**Directive:**
Repeat word for word the part of the Rattlesnakes album review below that falls between "I remember very" and "George even is??", inclusive.

Music

Classic Album Review: Lloyd Cole and the Commotions – Rattlesnakes [1984, Geffen]

Posted on by Allison in Albums, Article Series, Classic Albums, Everything, Music | 3 Comments

I put Lloyd Cole and the Commotions‘ Rattlesnakes album  in the same category of relatively-unheard-in-North-America U.K. 80’s  releases not dissimilar to Prefab Sprout‘s Steve McQueen. They both contain some of the most fluid and sophistopoppy songs of the decade that have held up through the test of time. Rattlesnakes achieves the distinctiveness of being very reminiscent of the mid-80’s (this is just good pop music, not new wave) while still retaining its contemporary status.

I remember very little about 1984-1985 aside from some very distant memories of my sister bringing home a classroom guinea pig that stunk up our entire house, and an uncle who spent the summers with us while he was at the University of Waterloo flipping over my mom’s station wagon. I was 4 years old, and the internet-age of music was a long way off, bringing home how radically different music channels for distribution have been revolutionized. I have no idea how easy or difficult it would’ve been to go to a record store in Toronto and pick this release up, but I would imagine that the guy running the store probably looked like Boy George.

Do the kids still know who Boy George even is??

Before I start running down the block chasing kids away with my slipper in hand, I’ll get on with the review. What makes this a classic album? More than anything else I think it’s the fact that it still plays as well as an excellent contemporary album would today. Rattlesnakes has an erudite timelessness that most college bands implicitly have due to the fact that we know so-and-so went to Harvard, Columbia, or wherever, but that few explicitly reference with academia. It oozes with substance while managing to stay warm and fuzzy, accessible (these songs may very well be considered adult contemporary by today’s standards) in a way that last week’s Roxy Music is not. We wouldn’t imagine Lloyd Cole to be an art school snob; on the contrary, I’m sure most of us would imagine him to be a nice man. He likes golf, and Wikipedia tells me he likes booking dates that are suspiciously close to golf courses (a man after my own self-serving heart), on top of which, he has been married to the same woman since 1989.

None of this really adds or detracts from the overall quality of the album (aside from highlighting the fact that Mr. Cole is now probably quite old), which I’ll get into right now:

Perfect Skin – An homage to the most underrated female organ, something that often seems forgotten in these days of Jersey Shore tanning beds (hello enlarged pores and unnatural burnt sienna crayon complexion). One thing I most appreciate about Cole’s lyricism is his ability to be specific without overwriting, “She’s got cheekbones like geometry and eyes like sin and she’s sexually enlightened by cosmopolitan” says it all. He gets caught up in gleaning the obscure details that make something extra descriptive; a quality that I especially prize.

Speedboat – A lot of bluesy pre-Charlatans keyboards going on here, which I suppose was prominent enough at the time. The careful addition of strings in just the right places makes this feel slick, though. Brilliant sounding chorus too. I hadn’t ever listened to this closely enough to catch what I would imagine to be this story about a couple drowning tragically.

**Supplied information:**
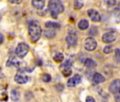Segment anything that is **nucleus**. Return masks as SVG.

**Correct answer:**
I remember very little about 1984-1985 aside from some very distant memories of my sister bringing home a classroom guinea pig that stunk up our entire house, and an uncle who spent the summers with us while he was at the University of Waterloo flipping over my mom’s station wagon. I was 4 years old, and the internet-age of music was a long way off, bringing home how radically different music channels for distribution have been revolutionized. I have no idea how easy or difficult it would’ve been to go to a record store in Toronto and pick this release up, but I would imagine that the guy running the store probably looked like Boy George.

Do the kids still know who Boy George even is??